A partir de um artigo publicado por Charles Duhigg no New York Times, com contribuições de Andrew Pole, cientista de dados da Target, foi possível traçar um panorama detalhado de como a gigante americana usa as informações obtidas sobre seus clientes para embasar suas ações. Essas conclusões também estiveram presentes no best-seller “O Poder do Hábito”, publicado em 2012 por Duhigg.
Embora esse seja um episódio inusitado do poder da análise de dados, é possível tirar importantes lições de como aplicar essa estratégia na prática no e-commerce. Confira!
Mas como a Target soube dessa gravidez?
Essa é a questão mais curiosa do caso e expõe como os dados podem se transformar em informações e auxiliar a tomada de decisão nos negócios. Vamos aos fatos: primeiro, a empresa fez uma campanha em que as clientes informavam à loja quando estavam grávidas e estimavam o nascimento de seus bebês.
Com essa informação em mãos, a Target começou a analisar os hábitos de compra dessas clientes e detectou, entre outras coisas, que as mulheres grávidas passavam a comprar cremes e colônias com fragrâncias mais suaves, ou até mesmo sem cheiro, além de suplementos ricos em magnésio, cálcio e zinco. Estima-se que o algoritmo da empresa monitorava cerca de 20 itens.

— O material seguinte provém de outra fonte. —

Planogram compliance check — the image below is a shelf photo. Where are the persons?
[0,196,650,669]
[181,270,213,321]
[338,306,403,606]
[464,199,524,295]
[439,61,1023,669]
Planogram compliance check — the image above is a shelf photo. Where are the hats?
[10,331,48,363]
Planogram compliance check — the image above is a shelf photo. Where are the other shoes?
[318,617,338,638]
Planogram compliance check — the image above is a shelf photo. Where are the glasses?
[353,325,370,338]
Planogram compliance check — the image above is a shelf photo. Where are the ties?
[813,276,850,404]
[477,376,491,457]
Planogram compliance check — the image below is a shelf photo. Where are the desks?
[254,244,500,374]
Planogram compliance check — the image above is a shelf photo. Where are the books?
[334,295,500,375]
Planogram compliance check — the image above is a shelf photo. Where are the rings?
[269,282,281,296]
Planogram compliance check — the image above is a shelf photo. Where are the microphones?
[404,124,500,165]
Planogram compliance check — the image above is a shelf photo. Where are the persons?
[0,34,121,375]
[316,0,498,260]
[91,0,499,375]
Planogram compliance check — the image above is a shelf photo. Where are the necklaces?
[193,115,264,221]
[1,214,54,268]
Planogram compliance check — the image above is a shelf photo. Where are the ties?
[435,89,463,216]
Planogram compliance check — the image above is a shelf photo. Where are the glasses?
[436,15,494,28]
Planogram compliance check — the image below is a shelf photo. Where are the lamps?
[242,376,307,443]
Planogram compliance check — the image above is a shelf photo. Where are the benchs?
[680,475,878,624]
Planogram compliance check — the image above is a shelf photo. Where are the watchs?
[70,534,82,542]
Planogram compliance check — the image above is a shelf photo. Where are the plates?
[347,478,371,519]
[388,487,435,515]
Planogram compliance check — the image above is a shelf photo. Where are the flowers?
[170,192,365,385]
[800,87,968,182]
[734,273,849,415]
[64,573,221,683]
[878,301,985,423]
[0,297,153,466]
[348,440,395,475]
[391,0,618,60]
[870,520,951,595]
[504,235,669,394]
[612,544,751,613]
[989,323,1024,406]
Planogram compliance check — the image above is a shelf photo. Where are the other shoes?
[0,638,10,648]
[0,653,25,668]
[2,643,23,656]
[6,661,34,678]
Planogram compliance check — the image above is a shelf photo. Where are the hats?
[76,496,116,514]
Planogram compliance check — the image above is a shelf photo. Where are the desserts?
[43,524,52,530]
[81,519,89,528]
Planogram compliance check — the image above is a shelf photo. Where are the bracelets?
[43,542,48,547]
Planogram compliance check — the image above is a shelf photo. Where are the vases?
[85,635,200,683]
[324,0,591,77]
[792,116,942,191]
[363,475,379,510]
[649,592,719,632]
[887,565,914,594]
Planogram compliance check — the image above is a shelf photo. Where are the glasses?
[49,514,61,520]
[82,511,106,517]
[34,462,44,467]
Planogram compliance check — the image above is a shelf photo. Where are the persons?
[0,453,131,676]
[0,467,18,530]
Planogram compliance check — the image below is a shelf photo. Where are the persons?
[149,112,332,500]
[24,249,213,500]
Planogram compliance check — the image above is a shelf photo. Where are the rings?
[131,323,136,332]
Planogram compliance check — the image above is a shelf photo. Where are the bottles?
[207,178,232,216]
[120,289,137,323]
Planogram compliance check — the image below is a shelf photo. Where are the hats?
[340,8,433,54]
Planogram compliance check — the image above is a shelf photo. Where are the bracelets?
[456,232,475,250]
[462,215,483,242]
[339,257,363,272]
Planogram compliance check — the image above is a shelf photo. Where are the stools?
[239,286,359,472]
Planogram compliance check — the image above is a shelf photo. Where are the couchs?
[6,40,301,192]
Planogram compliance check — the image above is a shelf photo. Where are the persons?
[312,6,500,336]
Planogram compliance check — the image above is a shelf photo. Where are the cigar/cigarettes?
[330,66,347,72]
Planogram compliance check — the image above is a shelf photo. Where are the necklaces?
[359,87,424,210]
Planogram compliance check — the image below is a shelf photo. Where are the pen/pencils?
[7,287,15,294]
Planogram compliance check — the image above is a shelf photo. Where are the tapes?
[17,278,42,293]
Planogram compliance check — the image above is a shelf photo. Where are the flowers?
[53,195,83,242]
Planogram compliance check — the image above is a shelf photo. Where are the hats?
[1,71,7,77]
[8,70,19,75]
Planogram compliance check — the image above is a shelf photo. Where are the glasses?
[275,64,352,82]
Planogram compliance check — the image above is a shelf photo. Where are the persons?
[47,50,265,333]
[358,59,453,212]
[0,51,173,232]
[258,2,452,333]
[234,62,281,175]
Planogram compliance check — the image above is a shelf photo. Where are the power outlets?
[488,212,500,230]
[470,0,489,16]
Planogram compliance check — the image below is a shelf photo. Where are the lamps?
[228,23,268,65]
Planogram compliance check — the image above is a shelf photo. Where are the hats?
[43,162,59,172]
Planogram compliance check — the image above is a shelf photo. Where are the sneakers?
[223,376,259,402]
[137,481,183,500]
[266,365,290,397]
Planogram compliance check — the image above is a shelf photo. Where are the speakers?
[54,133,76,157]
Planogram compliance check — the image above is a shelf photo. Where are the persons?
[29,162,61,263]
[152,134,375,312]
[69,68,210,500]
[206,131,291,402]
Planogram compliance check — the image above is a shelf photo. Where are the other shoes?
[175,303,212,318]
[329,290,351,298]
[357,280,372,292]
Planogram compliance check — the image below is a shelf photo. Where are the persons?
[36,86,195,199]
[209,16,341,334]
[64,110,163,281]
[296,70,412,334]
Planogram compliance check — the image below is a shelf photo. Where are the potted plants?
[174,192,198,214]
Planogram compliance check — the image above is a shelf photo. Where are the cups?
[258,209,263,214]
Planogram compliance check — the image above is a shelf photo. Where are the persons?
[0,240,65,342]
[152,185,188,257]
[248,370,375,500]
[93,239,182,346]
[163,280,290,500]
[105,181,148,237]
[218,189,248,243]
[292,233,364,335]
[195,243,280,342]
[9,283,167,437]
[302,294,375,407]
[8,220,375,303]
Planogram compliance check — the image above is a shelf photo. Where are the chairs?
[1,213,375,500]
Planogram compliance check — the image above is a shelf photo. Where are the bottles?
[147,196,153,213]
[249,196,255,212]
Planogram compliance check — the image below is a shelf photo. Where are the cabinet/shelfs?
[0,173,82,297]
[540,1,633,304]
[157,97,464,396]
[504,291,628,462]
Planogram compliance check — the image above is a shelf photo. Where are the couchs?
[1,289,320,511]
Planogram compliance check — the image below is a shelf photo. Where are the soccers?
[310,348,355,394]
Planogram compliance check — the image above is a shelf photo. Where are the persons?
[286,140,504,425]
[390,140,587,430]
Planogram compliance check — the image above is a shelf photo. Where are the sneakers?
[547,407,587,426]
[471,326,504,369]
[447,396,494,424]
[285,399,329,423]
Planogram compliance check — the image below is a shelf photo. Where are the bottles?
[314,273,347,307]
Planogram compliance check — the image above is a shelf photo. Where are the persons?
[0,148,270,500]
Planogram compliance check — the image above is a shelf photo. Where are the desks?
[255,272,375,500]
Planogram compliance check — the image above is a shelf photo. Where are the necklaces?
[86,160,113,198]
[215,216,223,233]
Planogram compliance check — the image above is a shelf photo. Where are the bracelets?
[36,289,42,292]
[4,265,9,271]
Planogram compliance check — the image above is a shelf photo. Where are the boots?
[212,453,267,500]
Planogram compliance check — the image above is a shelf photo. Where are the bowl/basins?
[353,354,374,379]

Após certo tempo, com um grande fluxo de informações adquiridas, notou-se que esse padrão era frequente e foi possível saber quem eram as clientes gestantes, mesmo quando elas não informavam isso à empresa. Dessa forma, a Target passou a enviar campanhas direcionadas para as futuras mamães: cupons de desconto em fraldas, berços, lenços, entre outras coisas.
A parte mais importante dessa estratégia era a antecipação. Uma vez em que as crianças nascessem e essa fosse uma informação pública, as novas mães eram bombardeadas por campanhas de diferentes lojas querendo atrair esse novo segmento consumidor.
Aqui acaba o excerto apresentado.